TO-DO LIST
a: In the ingredient parsing excerpt, list the part-of-speech tags that cause an ingredient name to be merged with the next name.
b: In the ingredient parsing excerpt, rewrite the passage from "With the groups" up to and including "labels described above.", changing "token indices" to "token positions".
c: Answer these questions from the ingredient parsing excerpt:
(i) What object are the QTY and UNIT labels combined into?
(ii) Once which objects have been obtained is the final post-processing step performed?
(iii) In each name, the part-of-speech tag of which token is checked?

Start EXCERPT

With the groups of indices obtained from the previous step, we can convert to token indices and then follow the steps used to post-process the SIZE, PREP, PURPOSE, COMMENT labels described above.

Once the :class:`IngredientText` objects have been obtained, we perform one final post-processing step. If there are multiple names, we check the part of speech tag for the last token in each name. If the part of speech tag is **IN**, **DT** or **JJ**, we merge the name with the next name. This merging of ingredient names is necessary to mitigate against mislabelling of tokens by the model, which can happen if a name is split by a token with another label.

Amount
^^^^^^

The QTY and UNIT labels are combined into an :class:`IngredientAmount` object.

.. literalinclude:: ../../../ingredient_parser/dataclasses.py
    :pyobject: IngredientAmount
    :end-before: def

For most cases, the amounts are determined by combining a QTY label with the following UNIT labels, up to the next QTY which becomes a new amount.
For example:

.. code:: python

    >>> p = PreProcessor("3/4 cup (170g) heavy cream")

End EXCERPT
Start SOURCE EXCERPT

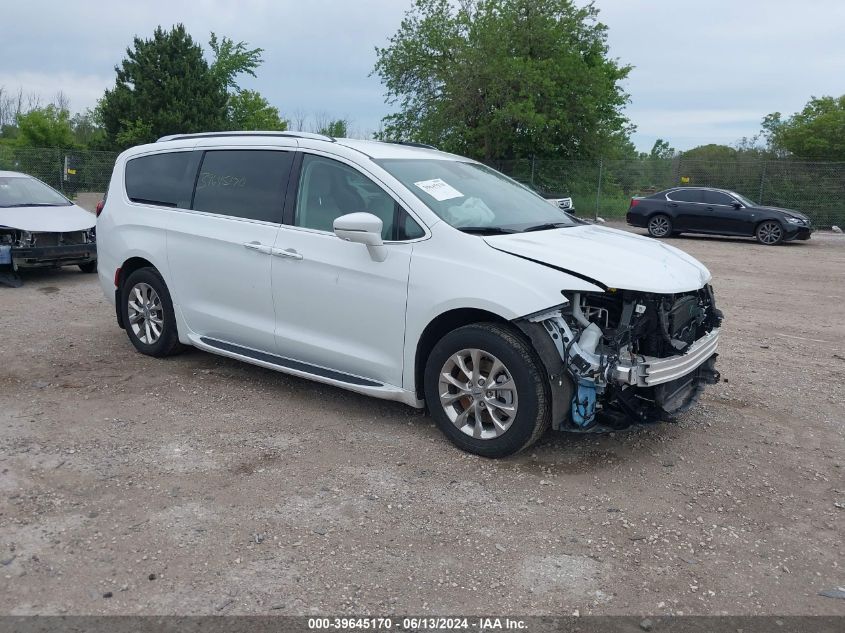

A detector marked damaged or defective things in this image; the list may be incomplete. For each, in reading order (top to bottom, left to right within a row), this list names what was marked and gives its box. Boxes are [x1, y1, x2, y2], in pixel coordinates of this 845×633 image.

damaged hood [0, 205, 95, 232]
damaged hood [484, 225, 708, 294]
front-end collision damage [516, 288, 720, 432]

End SOURCE EXCERPT

SOLUTION SET
a: IN, DT, JJ

b:
With the groups of indices obtained from the previous step, we can convert to token positions and then follow the steps used to post-process the SIZE, PREP, PURPOSE, COMMENT labels described above.

c:
(i) An IngredientAmount object.
(ii) IngredientText objects.
(iii) The last token.